Document passage:
# BVI Flag Etiquette



## Robes (May 24, 2012)

I made a pirate flag (Private Signal) to use during our BVI charter. I have seen a Conch Beneteau 403 (same boat I'm chartering) with the British flag on the what appears to be the starboard shroud, slightly above the level of the boom (~6' above deck). So they don't have it to the top of the first spreader, not close.

The boat has the open transom (swim platform) and therefore is rigged with dual back stays, hence no stern pole for home country flag. I was thinking to fly mine on the starboard shroud just below the 1st spreader, so much for that.

Not sure of the flag etiquette in this situation, can I fly it at the port shroud at the level of the 1st spreader (above the starboard union jack) ? Not sure how I could fly it off the angled back stays?

My flag measures 14" x 21" both sides same

SEE IT: BVI FLAG


----------



## Slayer (Jul 28, 2006)

I thought pirates weren't concerned with etiquette!


----------



## CS271409 (Mar 1, 2006)

Robes,
Proper flag etiquette (i.e. Chapmans etc) doesn't really accommodate any "novelty" flags nor does it allow for any indication of the citizenship of those on board. However, flag etiquette isn't really an issue in the BVIs. On our charter last fall, we saw all kinds of novelty flags, flags from universities, sports teams, state flags, provincial flags and lots of national flags. We were Canadians aboard a Moorings boat owned by someone from New York state sailing in the BVIs so we had an American flag on the stern flagstaff and a BVI courtesy flag flying from the starboard spreader halyard. Had we chosen to bring a Canadian flag, I would have flown it under the BVI courtesy flag to indicate our home turf. IMHO, it would not be cool to replace the home port flag or displace the BVI courtesy flag from its place of honour at the top of the stbd spreader with anything else. 
I don't usually like novelty flags but yours is pretty cool. There is probably a stbd burgee halyard on your charter yacht for the BVI flag and if so, I'd fly your flag under the BVI courtesy flag. If not, the backstay or shrouds would have to do.
Enjoy your trip.


----------



## Robes (May 24, 2012)

Set exercise 1: From the BVI flag etiquette thread, copy out the passage starting at "The boat has" and ending at "angled back stays?".
Set exercise 2: Resume the BVI flag etiquette thread from the point where it stops.

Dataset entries
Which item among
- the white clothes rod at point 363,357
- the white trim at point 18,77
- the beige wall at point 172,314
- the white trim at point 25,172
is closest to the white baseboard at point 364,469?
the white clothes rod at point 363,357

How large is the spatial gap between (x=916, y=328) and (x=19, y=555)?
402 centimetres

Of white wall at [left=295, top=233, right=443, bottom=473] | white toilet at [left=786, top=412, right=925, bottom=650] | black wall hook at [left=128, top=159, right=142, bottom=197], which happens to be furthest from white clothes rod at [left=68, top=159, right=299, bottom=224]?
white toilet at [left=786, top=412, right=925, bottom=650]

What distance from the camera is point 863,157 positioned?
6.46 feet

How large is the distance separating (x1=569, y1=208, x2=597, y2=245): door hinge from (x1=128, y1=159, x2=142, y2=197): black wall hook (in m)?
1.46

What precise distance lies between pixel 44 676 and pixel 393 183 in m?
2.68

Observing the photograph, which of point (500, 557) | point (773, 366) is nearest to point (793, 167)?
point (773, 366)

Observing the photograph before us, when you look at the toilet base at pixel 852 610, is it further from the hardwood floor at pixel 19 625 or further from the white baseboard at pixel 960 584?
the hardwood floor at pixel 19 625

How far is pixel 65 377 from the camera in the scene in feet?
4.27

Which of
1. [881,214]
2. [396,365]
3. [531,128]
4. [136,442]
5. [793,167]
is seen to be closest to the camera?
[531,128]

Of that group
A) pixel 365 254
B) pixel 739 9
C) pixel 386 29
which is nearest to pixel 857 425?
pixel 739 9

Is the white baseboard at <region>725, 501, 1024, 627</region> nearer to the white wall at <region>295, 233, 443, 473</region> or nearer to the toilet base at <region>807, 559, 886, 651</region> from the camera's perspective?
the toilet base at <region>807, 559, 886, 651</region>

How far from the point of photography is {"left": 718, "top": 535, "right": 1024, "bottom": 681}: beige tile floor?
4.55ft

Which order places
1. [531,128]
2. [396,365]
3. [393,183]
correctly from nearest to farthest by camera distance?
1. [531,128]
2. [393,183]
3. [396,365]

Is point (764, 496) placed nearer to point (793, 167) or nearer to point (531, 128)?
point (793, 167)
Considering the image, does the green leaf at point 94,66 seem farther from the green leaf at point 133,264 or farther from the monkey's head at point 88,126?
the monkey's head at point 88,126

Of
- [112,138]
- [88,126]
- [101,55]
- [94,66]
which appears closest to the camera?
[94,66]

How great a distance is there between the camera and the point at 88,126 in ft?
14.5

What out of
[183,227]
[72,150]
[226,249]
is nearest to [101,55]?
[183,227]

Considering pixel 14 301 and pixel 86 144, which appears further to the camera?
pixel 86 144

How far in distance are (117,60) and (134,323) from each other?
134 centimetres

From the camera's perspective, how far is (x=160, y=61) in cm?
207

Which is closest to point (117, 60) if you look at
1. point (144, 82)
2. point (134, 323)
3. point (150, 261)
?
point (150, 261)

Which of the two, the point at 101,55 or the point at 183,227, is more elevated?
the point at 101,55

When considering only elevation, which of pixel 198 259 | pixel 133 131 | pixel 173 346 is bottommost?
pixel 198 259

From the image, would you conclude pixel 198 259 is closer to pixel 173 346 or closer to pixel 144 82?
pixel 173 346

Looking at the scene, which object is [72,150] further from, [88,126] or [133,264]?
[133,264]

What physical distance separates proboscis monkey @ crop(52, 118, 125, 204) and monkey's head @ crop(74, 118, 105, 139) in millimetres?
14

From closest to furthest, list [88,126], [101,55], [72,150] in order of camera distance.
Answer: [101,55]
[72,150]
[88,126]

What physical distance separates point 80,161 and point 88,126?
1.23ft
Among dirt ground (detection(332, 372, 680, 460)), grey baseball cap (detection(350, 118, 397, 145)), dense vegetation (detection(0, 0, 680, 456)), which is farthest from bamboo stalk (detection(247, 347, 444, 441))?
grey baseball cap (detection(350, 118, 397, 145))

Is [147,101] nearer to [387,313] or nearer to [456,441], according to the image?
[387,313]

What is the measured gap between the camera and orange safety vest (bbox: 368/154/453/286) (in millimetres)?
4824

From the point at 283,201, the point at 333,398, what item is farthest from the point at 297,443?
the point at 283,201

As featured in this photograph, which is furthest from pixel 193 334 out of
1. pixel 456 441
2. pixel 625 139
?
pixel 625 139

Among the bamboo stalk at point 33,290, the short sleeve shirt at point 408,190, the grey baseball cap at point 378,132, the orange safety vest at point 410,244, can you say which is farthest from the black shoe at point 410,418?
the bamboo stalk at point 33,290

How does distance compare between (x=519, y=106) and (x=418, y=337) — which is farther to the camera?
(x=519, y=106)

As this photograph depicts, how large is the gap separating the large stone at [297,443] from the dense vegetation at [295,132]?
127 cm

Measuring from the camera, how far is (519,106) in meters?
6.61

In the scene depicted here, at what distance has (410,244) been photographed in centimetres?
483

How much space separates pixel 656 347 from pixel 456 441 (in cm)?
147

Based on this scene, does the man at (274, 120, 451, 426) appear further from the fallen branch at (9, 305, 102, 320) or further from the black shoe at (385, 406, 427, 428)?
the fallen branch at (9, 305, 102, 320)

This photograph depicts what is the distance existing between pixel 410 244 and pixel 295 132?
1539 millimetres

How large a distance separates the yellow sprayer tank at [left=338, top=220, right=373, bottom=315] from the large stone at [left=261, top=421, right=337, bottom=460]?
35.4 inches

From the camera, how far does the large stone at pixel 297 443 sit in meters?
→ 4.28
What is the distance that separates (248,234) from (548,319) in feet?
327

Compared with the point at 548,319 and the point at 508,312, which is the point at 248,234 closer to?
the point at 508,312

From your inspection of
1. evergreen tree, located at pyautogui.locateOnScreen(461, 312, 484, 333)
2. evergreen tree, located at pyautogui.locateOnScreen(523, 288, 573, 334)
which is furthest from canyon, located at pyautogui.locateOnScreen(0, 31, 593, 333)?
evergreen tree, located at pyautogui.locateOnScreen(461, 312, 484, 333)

Answer 1:
The boat has the open transom (swim platform) and therefore is rigged with dual back stays, hence no stern pole for home country flag. I was thinking to fly mine on the starboard shroud just below the 1st spreader, so much for that.

Not sure of the flag etiquette in this situation, can I fly it at the port shroud at the level of the 1st spreader (above the starboard union jack) ? Not sure how I could fly it off the angled back stays?

Answer 2:
Slayer said:


> I thought pirates weren't concerned with etiquette!


 Hey..., It's 2013, Pirates have come a long way-


----------



## gtod25 (Aug 5, 2000)

Flag Seniority

I would fly in on the Port shroud but not higher that the national flag on the Stbd. shroud.

BTW the correct ensign to be flown by vessels either registered in the BVI's or visiting the BVI's is a defaced red ensign and not the Union Flag. Mind you in my time in the BVI's I never remember seeing one flown as a courtesy flag, you could start a trend.


----------



## Robes (May 24, 2012)

gtod25 said:


> Flag Seniority
> 
> I would fly in on the Port shroud but not higher that the national flag on the Stbd. shroud.
> 
> ...


 Well, the flag you attached is what I called the Union Jack above, and it is that which flies on the boat, although I couldn't see the "VIGILATE". But, Conch Charters has it flying ~5-6' above the deck on the starboard shroud. Thanks for posting the flag & priority diagram-


----------



## MarkofSeaLife (Nov 7, 2010)

It's a BVIs charter so fly what you want, drink lots of rum and enjoy yourselves.

BUT do not remove the national flag/ensign from the aft of your boat!
I heard a story that some French Canadians in a Chartered boat removed the ensign and put up their own French Flag and got stopped by the Coast Guard who did not appreciate their sovereignty being insulted and fined them $2,000!!!!!!!

The flying of girls knickers from the mast top is allowed too.....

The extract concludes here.